* [Excerpt to read]:

1
The rapping noise on the window of my Toyota Corolla's driver's side window woke me up. I didn't even know what time it was, just that it was dark outside of the car that contained everything I owned.
As I hastily rolled down the window, I saw a police officer, probably wondering what the hell someone with a license place from New Mexico was doing sleeping along the side of this random neighborhood road in Michigan. At least, it was random to me.
The neighborhood was a hybrid between rural and suburb—there weren't any sidewalks, and an acre or two of partially forested land sat between each house, one of which I'd been inside for a couple group meditation sessions; however, I was now too ashamed (or afraid?) to ask the group members for help or a place to stay. I barely knew them, to be honest. So I sat along the roadside in my car like a bum.
I glanced at my cat, Jodi, in the passenger seat. Somehow, she was sleeping through this. Or maybe she got bored and went back to sleep. The half Maine Coon had traveled with me from New Mexico all the way up to Michigan, and was adapting amazingly well to “car life,” if it could be called that. God, how pathetic this situation was. As I spoke with the officer, I kept my voice quiet for her. Sorry Jodi; just another day or two, while I figure out how to get us back down to the Southwest. Yet, the more I tried to grasp at solutions for how to get back home, the more those ideas seemed to slip through my fingers. At least it was summer time by now, and not freezing, anymore.
The police officer standing outside my Toyota explained to me that people weren't allowed to park their cars along this particular road at night time. I felt my heart sink, as it wasn't the first time I was told to leave, or told to move out, or told that I wasn't welcomed in a particular house.
However, the officer was surprisingly nice, advising me to drive up the hill to a small motel. “You can sleep there,” he said. The idea was appealing to me because maybe I could find a way to snatch up some of the continental breakfast in the morning, by pretending to be a motel guest. I agreed and was privately thankful that he did not ask about the forged date sticker on the New Mexico license plate (because screw “The Man” and all his fees, right? ...Yeah. Don't try it; the idea didn't last).
When I turned the car around and drove towards the exit of the one-way street, I paused at the stop sign. I glanced in my rear view mirror. The officer had not followed me yet, and would likely be filling out paperwork. The motel would have been a turn to the left, but I spontaneously made a turn to the right as I pulled out onto the main street. I knew the sticker I'd made with the next year's expiration date (FINALLY that one class in Adobe Photoshop came in handy!) was covering up the truth about the plate actually being expired several months ago. It was entirely possible the officer might catch up with me later at the motel and haul my ass off to jail, or whatever they did with people who had expired plates. Maybe just tow the car, but I didn't want to find out, because they wouldn't be taking my car—they'd be taking my whole damn home.

* [Information supplied]:
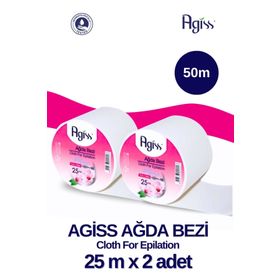 Agiss 25 mt 2 Adet Ağda Bezi
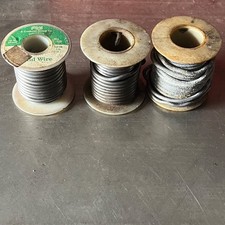Federated-Fry Metals 50/50 .125 Solid Solder Wire 16oz - set of 3 not full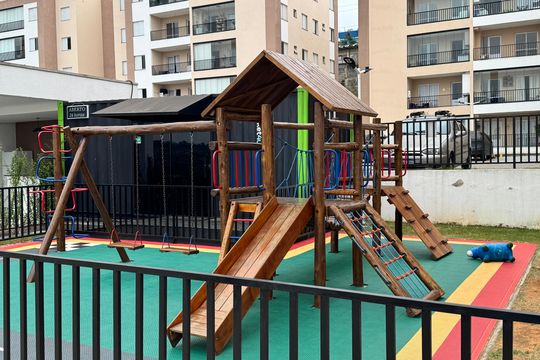 Área comum - Playground de apartamento para alugar com 2 quartos, 41m² em Jardim da Gloria, Cotia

* [To do]: Extend the story about living out of a car in Michigan, picking up right after its final sentence.

* [Output of the task]:
I kept driving away from the motel until I passed a sign for a change in the county lines. Every few moments I would look in the rear view mirror to see if his police car was following me. The glow of distant headlights would make it easy to tell if a car was there, but it would be impossible to tell if it was a cop or not. But no one was out at 2:46 AM in the rural suburbs.
I’m out of his jurisdiction, I assumed. He won’t drive this far into the neighboring town.
Still, I kept looking, but another nervous glance into the mirror was futile—I couldn’t see shit because of my teary-eyed, blurred vision. I was stressed, exhausted and crying despite all my attempts to contain my emotions. The road was a black hole and my cat next to me was a pile of sleeping fluff. I briefly wondered what she thought of spending so much time in the car; I’d rudely torn her away from her cozy apartment, took her on a road trip with me to the Midwest, landing in “Craigslist-guy's” house that ended up being short-lived, and now Jodi was no longer free to explore the forest in the back yard of that house. Whatever. It hadn’t been my house anyway. Plus, the owner was an asshole, and that was the reason we'd left—certainly not because he wanted me to pay for an obnoxiously high electricity bill due to the obnoxiously freezing weather in Michigan!
Turn left, whispered my intuition as I drove in the darkness, the suburban streets turning more rural. At a time when I didn't know what the hell to do and it seemed like every option I was coming up with somehow ended up failing, it was cool to think for a moment that I had the super-awesome gift of knowing stuff via intuition. So I turned left.
I'd be out of his jurisdiction here, right? This area would be safe? All I needed was to sleep. Just to sleep. That was all my focus—sleeping in a safe place. In my car. With my cat. And all my junk, which must not have been much, as I could still see out all of the windows, with a litter box on the floor of the passenger side; I certainly didn't have any furniture like a mattress, sofa, desk, or even a chair. At “Craigslist guy's” house, I was sleeping on a hard-wood floor on a pile of clothes, wrapped in a winter jacket I happened to still have from my early 20s before moving to New Mexico.
As I wiped the tears from my eyes and continued to drive, I briefly thought about how I'd tried to partner up with a different guy (Craigslist Guy #2) to help pay for the journey back to the Southwest. This kid in his 20s assured me he could get money for gas, but I soon discovered that his method of getting money was begging for it at gas stations. Not only did that seem humiliating as hell, but it also didn't seem reliable, and I had started to get weird feelings about the guy, so I quickly ended that and we parted ways. Poor guy—he'd even told all his friends and family that he was leaving for the Southwest once and for all, and seemed excited about it. I only knew him for a day or two, but from seeing the reactions of his friends, I could tell they didn't believe him. Should I have continued to partner up with him for the journey home? Was I too hasty in getting away from him? Would we have been half way to New Mexico, by now?
So many “What ifs.” What I did know for sure was that I had spent my last bit of money on food, and I was now officially stuck in the Midwest. It was time to look for a job or something more reliable, to save up money for the return home.
But first, sleep.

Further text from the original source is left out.